● **RECORDED INFORMATION**:
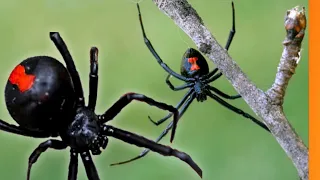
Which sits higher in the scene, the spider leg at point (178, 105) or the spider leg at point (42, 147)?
the spider leg at point (178, 105)

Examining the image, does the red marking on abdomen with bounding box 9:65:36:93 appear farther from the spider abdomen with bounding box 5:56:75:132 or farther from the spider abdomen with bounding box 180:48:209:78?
the spider abdomen with bounding box 180:48:209:78

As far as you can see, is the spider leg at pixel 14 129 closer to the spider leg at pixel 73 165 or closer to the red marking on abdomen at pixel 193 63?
the spider leg at pixel 73 165

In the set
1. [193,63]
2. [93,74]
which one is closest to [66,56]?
[93,74]

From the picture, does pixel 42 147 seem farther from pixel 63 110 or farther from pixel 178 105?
pixel 178 105

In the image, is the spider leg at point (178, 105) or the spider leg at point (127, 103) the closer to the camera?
the spider leg at point (127, 103)

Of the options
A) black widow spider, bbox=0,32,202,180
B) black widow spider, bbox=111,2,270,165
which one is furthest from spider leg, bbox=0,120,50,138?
black widow spider, bbox=111,2,270,165

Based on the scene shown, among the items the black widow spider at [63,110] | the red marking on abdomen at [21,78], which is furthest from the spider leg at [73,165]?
the red marking on abdomen at [21,78]
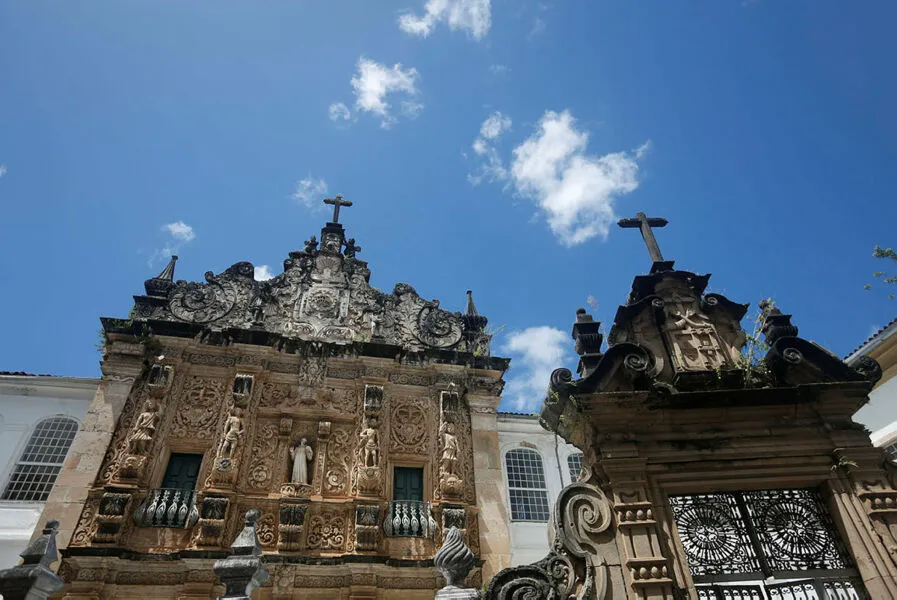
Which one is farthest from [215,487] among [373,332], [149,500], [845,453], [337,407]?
[845,453]

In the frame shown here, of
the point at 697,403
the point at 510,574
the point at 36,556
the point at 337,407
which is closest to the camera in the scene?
the point at 510,574

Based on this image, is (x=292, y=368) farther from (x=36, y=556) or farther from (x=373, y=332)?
(x=36, y=556)

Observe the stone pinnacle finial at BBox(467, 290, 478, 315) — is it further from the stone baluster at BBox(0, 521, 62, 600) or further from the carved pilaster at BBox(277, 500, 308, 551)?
the stone baluster at BBox(0, 521, 62, 600)

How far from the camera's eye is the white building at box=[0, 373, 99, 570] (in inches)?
494

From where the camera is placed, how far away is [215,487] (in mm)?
12547

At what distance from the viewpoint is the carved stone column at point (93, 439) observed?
11773 mm

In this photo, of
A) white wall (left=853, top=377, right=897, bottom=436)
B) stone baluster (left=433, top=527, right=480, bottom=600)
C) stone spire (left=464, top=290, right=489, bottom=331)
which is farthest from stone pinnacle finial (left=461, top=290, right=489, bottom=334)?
stone baluster (left=433, top=527, right=480, bottom=600)

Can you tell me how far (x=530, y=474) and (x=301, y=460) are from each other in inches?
253

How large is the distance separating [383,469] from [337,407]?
2.13m

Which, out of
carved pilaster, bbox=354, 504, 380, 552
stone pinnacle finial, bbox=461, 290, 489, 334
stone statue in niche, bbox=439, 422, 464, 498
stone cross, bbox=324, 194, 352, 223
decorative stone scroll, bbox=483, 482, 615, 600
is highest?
stone cross, bbox=324, 194, 352, 223

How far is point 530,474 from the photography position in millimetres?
15711

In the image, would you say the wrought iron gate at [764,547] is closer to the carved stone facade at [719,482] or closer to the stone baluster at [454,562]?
the carved stone facade at [719,482]

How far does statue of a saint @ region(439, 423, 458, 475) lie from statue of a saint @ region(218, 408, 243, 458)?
5.02 meters

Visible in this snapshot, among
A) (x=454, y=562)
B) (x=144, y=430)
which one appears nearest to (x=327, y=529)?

● **EXERCISE INSTRUCTIONS**:
Quote exactly what appears from the line containing "In the frame shown here, of" through the final line of the listing above, including both of those lines.

● **WRITTEN SOLUTION**:
In the frame shown here, of
the point at 697,403
the point at 510,574
the point at 36,556
the point at 337,407
which is closest to the camera in the scene?
the point at 510,574

Based on this image, is (x=292, y=368) farther from (x=36, y=556) or farther from (x=373, y=332)?
(x=36, y=556)

Observe the stone pinnacle finial at BBox(467, 290, 478, 315) — is it further from the stone baluster at BBox(0, 521, 62, 600) or further from the carved pilaster at BBox(277, 500, 308, 551)?
the stone baluster at BBox(0, 521, 62, 600)

How far from the camera's eye is the white building at box=[0, 373, 99, 570] (in inches)?
494

From where the camera is placed, how far away is [215,487] (in mm)?
12547

At what distance from the viewpoint is the carved stone column at point (93, 439) observed?
11773 mm

In this photo, of
A) white wall (left=853, top=377, right=897, bottom=436)
B) stone baluster (left=433, top=527, right=480, bottom=600)
C) stone spire (left=464, top=290, right=489, bottom=331)
which is farthest from stone pinnacle finial (left=461, top=290, right=489, bottom=334)?
stone baluster (left=433, top=527, right=480, bottom=600)

Can you tell me how far (x=530, y=474) and (x=301, y=460) are from each other in inches?
253

How large is the distance separating [383,469] from [337,407]?
2.13m

Which, out of
carved pilaster, bbox=354, 504, 380, 552
stone pinnacle finial, bbox=461, 290, 489, 334
stone statue in niche, bbox=439, 422, 464, 498
stone cross, bbox=324, 194, 352, 223
decorative stone scroll, bbox=483, 482, 615, 600
is highest?
stone cross, bbox=324, 194, 352, 223

How far is point 530,474 from the photography position in millimetres?
15711

In the image, would you say the wrought iron gate at [764,547] is closer to the carved stone facade at [719,482] or closer to the stone baluster at [454,562]?
the carved stone facade at [719,482]

How far does statue of a saint @ region(439, 423, 458, 475) lie from statue of a saint @ region(218, 408, 243, 458)?
5.02 meters

Visible in this snapshot, among
A) (x=454, y=562)
B) (x=144, y=430)
which one appears nearest to (x=327, y=529)?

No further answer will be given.